■ **GOAL OF THE EXERCISE**
As a numbered list with blank lines dropped, output everything in the listing below from the line containing "This scene depicts" down to the line containing "the tan building at (left=244, top=76, right=291, bottom=125)".

■ **MATERIAL PROVIDED**
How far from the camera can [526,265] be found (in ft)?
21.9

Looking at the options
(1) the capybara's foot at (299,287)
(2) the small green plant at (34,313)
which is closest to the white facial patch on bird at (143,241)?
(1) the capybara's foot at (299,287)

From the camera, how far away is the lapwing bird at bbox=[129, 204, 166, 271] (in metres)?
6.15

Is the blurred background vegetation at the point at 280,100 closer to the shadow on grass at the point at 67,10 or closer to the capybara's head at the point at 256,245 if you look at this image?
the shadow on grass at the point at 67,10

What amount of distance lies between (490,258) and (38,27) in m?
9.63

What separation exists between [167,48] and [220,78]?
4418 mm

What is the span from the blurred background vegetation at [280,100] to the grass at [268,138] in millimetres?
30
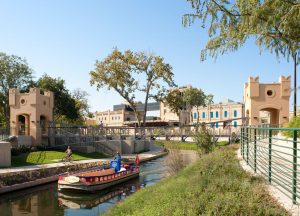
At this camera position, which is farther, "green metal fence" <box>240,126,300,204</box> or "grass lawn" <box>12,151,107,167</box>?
"grass lawn" <box>12,151,107,167</box>

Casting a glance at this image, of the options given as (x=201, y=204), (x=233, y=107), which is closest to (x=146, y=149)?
(x=233, y=107)

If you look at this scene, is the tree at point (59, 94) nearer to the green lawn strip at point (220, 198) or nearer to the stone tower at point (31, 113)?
the stone tower at point (31, 113)

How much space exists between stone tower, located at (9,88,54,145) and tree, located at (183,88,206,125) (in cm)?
5640

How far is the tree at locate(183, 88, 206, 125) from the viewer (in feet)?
295

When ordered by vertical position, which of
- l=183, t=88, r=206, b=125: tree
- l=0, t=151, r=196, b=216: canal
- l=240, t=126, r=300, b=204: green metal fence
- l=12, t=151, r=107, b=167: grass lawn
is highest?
l=183, t=88, r=206, b=125: tree

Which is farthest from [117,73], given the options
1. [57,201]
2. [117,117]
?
[117,117]

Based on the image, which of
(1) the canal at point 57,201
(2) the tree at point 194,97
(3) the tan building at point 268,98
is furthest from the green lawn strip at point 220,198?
(2) the tree at point 194,97

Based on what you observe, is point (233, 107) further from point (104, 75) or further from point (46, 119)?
point (46, 119)

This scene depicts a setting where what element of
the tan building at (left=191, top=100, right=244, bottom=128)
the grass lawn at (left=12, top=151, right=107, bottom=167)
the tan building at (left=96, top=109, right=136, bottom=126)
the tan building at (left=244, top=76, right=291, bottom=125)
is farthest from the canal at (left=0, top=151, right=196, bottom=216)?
the tan building at (left=96, top=109, right=136, bottom=126)

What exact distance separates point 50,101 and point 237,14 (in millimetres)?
31189

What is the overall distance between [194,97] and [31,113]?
6056 cm

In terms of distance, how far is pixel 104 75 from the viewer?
2069 inches

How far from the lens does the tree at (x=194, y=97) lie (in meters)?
89.9

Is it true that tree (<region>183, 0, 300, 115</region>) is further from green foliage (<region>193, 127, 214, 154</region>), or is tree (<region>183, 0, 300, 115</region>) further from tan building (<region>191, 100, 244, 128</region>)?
tan building (<region>191, 100, 244, 128</region>)
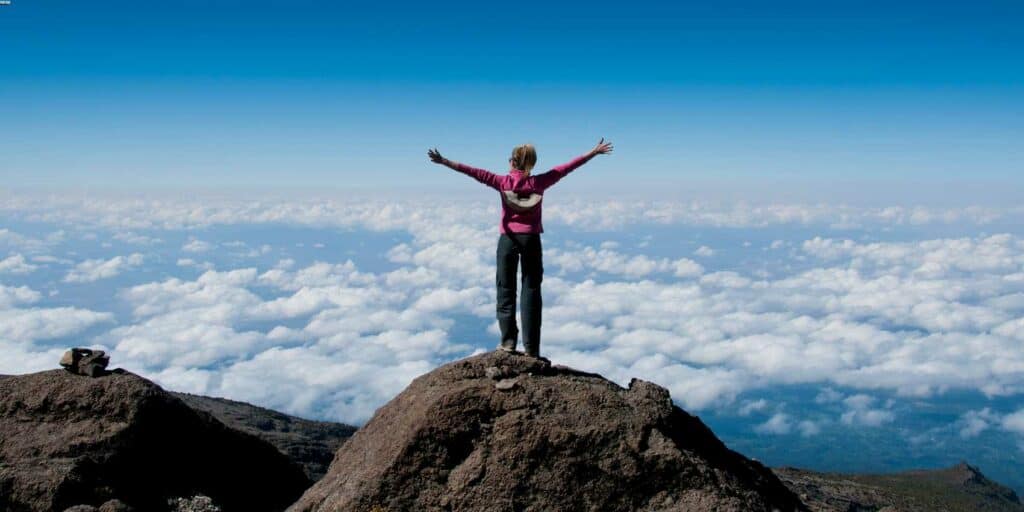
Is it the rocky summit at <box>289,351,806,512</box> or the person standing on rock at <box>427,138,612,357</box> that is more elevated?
the person standing on rock at <box>427,138,612,357</box>

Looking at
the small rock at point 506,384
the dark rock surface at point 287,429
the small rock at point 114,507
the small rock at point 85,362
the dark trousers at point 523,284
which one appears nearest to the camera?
the small rock at point 506,384

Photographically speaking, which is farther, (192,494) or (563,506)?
(192,494)

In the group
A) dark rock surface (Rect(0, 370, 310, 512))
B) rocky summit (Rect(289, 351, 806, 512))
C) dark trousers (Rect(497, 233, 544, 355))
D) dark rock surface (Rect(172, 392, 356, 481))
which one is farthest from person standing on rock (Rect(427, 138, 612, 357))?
dark rock surface (Rect(172, 392, 356, 481))

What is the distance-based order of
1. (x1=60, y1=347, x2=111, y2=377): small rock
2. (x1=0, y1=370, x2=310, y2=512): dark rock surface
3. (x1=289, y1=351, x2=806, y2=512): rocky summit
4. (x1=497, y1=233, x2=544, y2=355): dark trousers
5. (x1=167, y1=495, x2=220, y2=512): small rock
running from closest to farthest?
1. (x1=289, y1=351, x2=806, y2=512): rocky summit
2. (x1=497, y1=233, x2=544, y2=355): dark trousers
3. (x1=0, y1=370, x2=310, y2=512): dark rock surface
4. (x1=167, y1=495, x2=220, y2=512): small rock
5. (x1=60, y1=347, x2=111, y2=377): small rock

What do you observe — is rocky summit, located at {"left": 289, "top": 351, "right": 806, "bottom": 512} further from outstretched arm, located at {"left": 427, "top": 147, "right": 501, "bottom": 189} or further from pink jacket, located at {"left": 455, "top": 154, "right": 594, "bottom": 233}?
outstretched arm, located at {"left": 427, "top": 147, "right": 501, "bottom": 189}

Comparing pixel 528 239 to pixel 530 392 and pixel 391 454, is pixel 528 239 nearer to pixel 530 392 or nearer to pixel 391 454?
pixel 530 392

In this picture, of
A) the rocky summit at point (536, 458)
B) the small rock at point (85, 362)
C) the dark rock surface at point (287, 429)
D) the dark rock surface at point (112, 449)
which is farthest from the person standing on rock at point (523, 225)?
the dark rock surface at point (287, 429)

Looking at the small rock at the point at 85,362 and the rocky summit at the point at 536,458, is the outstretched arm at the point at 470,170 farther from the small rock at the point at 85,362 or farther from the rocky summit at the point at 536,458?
the small rock at the point at 85,362

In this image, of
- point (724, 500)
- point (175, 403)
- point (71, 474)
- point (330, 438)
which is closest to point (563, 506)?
point (724, 500)

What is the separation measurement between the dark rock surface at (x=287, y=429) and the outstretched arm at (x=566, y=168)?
33499 mm

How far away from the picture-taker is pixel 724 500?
10.4m

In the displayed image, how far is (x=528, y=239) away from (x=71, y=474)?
9.18 meters

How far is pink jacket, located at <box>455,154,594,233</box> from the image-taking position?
12156 mm

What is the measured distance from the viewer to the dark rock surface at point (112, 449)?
12.5 m
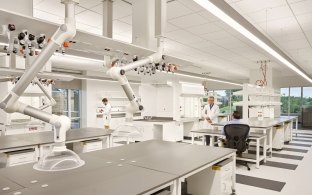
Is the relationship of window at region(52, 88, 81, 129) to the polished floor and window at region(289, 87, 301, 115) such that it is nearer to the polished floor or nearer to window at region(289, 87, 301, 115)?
the polished floor

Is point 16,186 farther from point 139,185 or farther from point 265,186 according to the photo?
point 265,186

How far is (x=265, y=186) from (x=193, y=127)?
5.57 meters

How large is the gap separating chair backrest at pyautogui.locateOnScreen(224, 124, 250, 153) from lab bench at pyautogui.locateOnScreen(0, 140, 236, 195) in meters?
1.72

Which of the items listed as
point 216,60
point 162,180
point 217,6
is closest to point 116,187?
point 162,180

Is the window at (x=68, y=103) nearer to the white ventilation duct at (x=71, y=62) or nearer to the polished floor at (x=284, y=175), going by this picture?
the white ventilation duct at (x=71, y=62)

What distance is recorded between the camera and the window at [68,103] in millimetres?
10344

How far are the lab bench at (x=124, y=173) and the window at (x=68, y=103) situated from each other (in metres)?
8.25

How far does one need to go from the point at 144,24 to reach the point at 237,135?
301 cm

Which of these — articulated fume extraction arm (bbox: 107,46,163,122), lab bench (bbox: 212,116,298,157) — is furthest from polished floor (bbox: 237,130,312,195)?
articulated fume extraction arm (bbox: 107,46,163,122)

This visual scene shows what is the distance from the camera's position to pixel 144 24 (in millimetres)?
2916

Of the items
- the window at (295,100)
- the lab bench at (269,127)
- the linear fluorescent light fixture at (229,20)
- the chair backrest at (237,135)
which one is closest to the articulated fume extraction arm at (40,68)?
the linear fluorescent light fixture at (229,20)

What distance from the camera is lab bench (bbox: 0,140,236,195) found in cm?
173

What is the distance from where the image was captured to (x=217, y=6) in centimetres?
256

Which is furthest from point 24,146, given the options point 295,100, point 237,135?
point 295,100
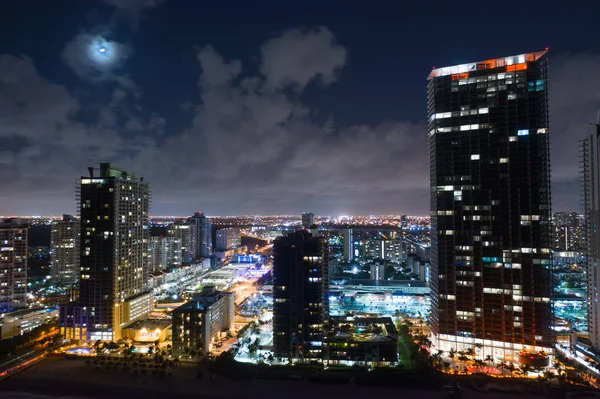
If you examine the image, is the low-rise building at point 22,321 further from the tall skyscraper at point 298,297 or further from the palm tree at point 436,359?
the palm tree at point 436,359

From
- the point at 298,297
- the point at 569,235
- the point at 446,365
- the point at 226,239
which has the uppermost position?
the point at 569,235

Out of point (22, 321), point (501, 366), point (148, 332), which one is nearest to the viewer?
point (501, 366)

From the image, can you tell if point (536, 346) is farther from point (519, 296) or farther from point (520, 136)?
point (520, 136)

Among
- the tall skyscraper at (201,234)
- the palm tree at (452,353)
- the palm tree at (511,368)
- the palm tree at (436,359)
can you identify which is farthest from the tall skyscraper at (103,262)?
the tall skyscraper at (201,234)

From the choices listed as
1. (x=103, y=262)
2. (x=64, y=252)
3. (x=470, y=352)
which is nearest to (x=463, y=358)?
(x=470, y=352)

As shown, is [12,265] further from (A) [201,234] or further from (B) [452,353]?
(B) [452,353]

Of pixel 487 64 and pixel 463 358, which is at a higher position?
pixel 487 64
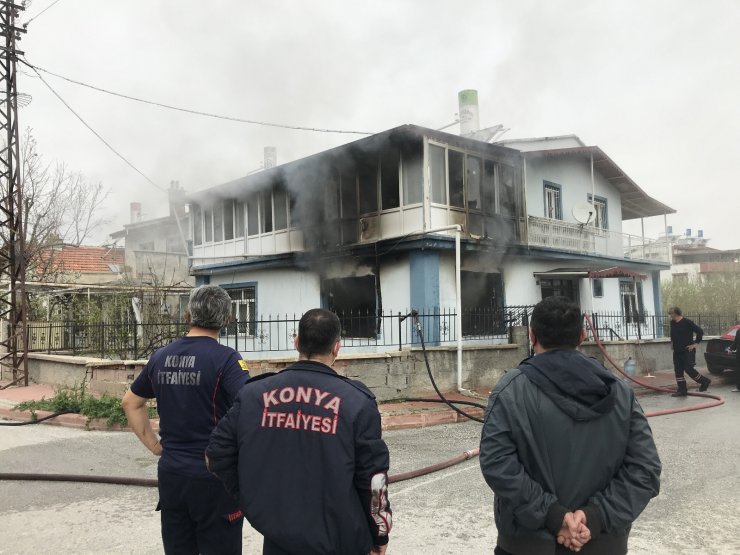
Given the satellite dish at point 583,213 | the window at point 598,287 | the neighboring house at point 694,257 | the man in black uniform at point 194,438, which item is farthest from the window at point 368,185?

■ **FINISHED ANSWER**
1. This scene depicts a setting where what element of
2. the tan building at (left=191, top=100, right=244, bottom=128)
3. the grass lawn at (left=12, top=151, right=107, bottom=167)
4. the tan building at (left=96, top=109, right=136, bottom=126)
5. the tan building at (left=244, top=76, right=291, bottom=125)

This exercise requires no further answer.